We have a kind of magic together: we have a lot of interests in common and do "day road trips" to bead fairs, fabric stores, yarn shops and such, because we share craft hobbies and help each other with our projects. The other day, she just showed up when I was on the air to give me some buttons she'd bought for a tote project gift I was working on. With the buttons came a card which showed an old photo of two women friends on a couch. Underneath the photo, the caption read: "A good friend will bail you out of jail. A GREAT friend is one who sits beside you and says 'Wow, that was fun!'"
I couldn't stop laughing when I read that, and while you should not take that literally, it does suggest friends really get into each other in a special way. Friends want to experience each other's joys and heartaches as part of bonding with and mending each other.

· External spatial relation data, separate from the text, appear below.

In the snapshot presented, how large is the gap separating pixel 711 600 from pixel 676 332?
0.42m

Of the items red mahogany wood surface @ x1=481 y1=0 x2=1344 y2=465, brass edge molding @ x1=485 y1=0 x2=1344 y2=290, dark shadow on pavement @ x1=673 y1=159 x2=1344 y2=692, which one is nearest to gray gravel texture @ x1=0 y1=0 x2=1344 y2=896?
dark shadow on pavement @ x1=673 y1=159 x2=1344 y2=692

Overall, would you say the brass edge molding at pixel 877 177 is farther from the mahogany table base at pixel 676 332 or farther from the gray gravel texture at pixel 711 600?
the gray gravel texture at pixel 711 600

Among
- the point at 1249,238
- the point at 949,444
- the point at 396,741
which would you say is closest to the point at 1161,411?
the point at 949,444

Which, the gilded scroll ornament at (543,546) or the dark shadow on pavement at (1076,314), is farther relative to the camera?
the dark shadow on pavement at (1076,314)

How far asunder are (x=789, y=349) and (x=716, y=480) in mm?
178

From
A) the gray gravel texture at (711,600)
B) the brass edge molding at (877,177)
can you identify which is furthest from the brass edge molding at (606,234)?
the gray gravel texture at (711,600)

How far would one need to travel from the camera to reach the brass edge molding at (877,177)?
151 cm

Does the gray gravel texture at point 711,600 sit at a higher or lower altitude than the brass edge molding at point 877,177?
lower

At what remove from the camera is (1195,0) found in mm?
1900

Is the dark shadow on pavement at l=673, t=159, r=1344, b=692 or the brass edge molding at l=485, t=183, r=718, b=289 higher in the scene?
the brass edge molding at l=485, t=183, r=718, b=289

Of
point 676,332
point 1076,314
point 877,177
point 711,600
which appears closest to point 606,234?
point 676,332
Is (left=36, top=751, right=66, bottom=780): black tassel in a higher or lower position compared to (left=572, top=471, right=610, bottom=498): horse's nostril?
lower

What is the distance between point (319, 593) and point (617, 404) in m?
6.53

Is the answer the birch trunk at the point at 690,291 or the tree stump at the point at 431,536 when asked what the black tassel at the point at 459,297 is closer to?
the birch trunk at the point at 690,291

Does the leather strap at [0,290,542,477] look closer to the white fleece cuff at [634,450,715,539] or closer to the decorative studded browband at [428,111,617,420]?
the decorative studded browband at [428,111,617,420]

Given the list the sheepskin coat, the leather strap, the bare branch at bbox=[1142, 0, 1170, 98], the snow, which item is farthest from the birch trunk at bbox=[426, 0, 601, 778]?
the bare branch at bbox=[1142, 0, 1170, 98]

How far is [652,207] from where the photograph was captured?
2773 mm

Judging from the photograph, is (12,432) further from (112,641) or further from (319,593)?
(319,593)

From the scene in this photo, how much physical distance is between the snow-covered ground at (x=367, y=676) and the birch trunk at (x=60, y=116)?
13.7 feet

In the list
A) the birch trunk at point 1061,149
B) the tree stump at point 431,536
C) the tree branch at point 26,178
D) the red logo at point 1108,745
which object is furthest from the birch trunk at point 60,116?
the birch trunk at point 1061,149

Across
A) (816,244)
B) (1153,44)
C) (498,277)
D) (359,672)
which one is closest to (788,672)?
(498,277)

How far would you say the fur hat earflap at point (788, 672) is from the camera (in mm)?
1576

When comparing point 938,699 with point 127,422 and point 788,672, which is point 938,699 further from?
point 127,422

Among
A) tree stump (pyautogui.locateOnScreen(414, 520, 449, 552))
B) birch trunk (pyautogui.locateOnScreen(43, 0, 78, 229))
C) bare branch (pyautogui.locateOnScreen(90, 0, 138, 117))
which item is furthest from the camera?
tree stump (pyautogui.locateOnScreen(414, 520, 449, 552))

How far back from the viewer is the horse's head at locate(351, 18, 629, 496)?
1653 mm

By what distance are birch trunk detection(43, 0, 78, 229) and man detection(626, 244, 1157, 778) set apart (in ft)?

I have watched my friend put herself out for me, stand up for me, and bend over backwards to make me happy. I am one lucky woman to have such a blessing in my life. Friends – really good friends – are a rare commodity: you have to have just the right chemistry, attitude, understanding, forgiveness, openness, kindness, and thoughtfulness. A good friend brings all that out in you. A good friend makes you a better person.
I’m sure we've irritated each other from time to time, but we've never had a fight about it. Why not? Because good friends have each other's best interests at heart and accept each other's quirks with humor.
The best way to have a good friend is also the best way to have a good marriage: choose wisely, and treat kindly.
And consider yourself very fortunate if you have someone who resonates with you in this lifetime.